>> begin
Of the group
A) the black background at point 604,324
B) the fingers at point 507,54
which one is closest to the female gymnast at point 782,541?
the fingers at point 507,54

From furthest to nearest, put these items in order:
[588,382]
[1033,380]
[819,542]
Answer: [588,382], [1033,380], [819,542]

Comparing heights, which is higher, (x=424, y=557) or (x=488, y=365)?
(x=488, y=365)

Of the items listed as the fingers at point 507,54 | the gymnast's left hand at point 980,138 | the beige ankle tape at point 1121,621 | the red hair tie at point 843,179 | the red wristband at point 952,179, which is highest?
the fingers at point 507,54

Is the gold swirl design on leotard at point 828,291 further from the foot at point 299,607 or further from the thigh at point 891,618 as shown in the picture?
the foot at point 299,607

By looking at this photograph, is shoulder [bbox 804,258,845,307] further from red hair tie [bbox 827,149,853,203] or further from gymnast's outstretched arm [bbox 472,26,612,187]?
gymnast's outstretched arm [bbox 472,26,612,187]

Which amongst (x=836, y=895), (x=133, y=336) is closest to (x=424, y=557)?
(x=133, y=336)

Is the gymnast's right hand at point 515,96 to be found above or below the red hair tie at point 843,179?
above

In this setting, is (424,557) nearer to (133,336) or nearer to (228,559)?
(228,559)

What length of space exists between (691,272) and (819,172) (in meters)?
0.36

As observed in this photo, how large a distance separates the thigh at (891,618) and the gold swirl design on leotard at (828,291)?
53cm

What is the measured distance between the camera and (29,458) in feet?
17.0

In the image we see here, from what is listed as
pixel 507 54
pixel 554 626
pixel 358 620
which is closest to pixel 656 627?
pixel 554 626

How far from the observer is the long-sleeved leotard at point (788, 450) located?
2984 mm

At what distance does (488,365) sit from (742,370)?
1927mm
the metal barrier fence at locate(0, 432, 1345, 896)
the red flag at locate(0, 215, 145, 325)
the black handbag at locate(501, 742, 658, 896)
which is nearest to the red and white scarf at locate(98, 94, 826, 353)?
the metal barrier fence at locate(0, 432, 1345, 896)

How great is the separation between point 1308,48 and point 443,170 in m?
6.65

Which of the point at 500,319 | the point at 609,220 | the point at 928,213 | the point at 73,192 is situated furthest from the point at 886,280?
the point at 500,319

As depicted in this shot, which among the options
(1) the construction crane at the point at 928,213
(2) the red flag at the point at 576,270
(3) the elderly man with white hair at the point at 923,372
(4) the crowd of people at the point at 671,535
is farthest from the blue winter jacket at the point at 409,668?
>> end
THE TASK — Can you print all of the data above again, unchanged and line for line?

ANSWER FOR THIS EXERCISE —
Of the group
A) the black background at point 604,324
B) the fingers at point 507,54
which one is closest to the female gymnast at point 782,541?
the fingers at point 507,54

From furthest to nearest, put these items in order:
[588,382]
[1033,380]
[819,542]
Answer: [588,382], [1033,380], [819,542]

Comparing heights, which is higher, (x=424, y=557) or (x=488, y=365)?
(x=488, y=365)

Of the items listed as the fingers at point 507,54 | the gymnast's left hand at point 980,138 | the beige ankle tape at point 1121,621 | the red hair tie at point 843,179 | the red wristband at point 952,179, which is highest?
the fingers at point 507,54

Is the gold swirl design on leotard at point 828,291 further from the foot at point 299,607 or further from the thigh at point 891,618 as shown in the picture?
the foot at point 299,607

By looking at this photograph, is shoulder [bbox 804,258,845,307] further from red hair tie [bbox 827,149,853,203] or further from gymnast's outstretched arm [bbox 472,26,612,187]?
gymnast's outstretched arm [bbox 472,26,612,187]

Which amongst (x=836, y=895), (x=133, y=336) is closest to (x=424, y=557)?
(x=133, y=336)

Is the gymnast's right hand at point 515,96 to be found above or below the red hair tie at point 843,179?
above

In this setting, is (424,557) nearer to (133,336) or nearer to (228,559)?
(228,559)

What length of space exists between (691,272) and (819,172) (in meters)?
0.36

As observed in this photo, how large a distance separates the thigh at (891,618) and the gold swirl design on leotard at (828,291)?
53cm

What is the measured distance between the camera and (29,458) in feet?
17.0

In the image we see here, from what is listed as
pixel 507 54
pixel 554 626
pixel 358 620
which is closest to pixel 656 627?
pixel 554 626

How far from the observer is the long-sleeved leotard at point (788, 450) located?
2984 mm

At what distance does (488,365) sit from (742,370)?
1927mm
the metal barrier fence at locate(0, 432, 1345, 896)
the red flag at locate(0, 215, 145, 325)
the black handbag at locate(501, 742, 658, 896)
which is nearest to the red and white scarf at locate(98, 94, 826, 353)?
the metal barrier fence at locate(0, 432, 1345, 896)

How great is the separation between point 1308,48 and point 443,170 in m?
6.65

Which of the point at 500,319 | the point at 609,220 | the point at 928,213 | the point at 73,192 is situated furthest from the point at 886,280?
the point at 500,319

As depicted in this shot, which among the options
(1) the construction crane at the point at 928,213
(2) the red flag at the point at 576,270
(3) the elderly man with white hair at the point at 923,372
(4) the crowd of people at the point at 671,535
is farthest from the blue winter jacket at the point at 409,668?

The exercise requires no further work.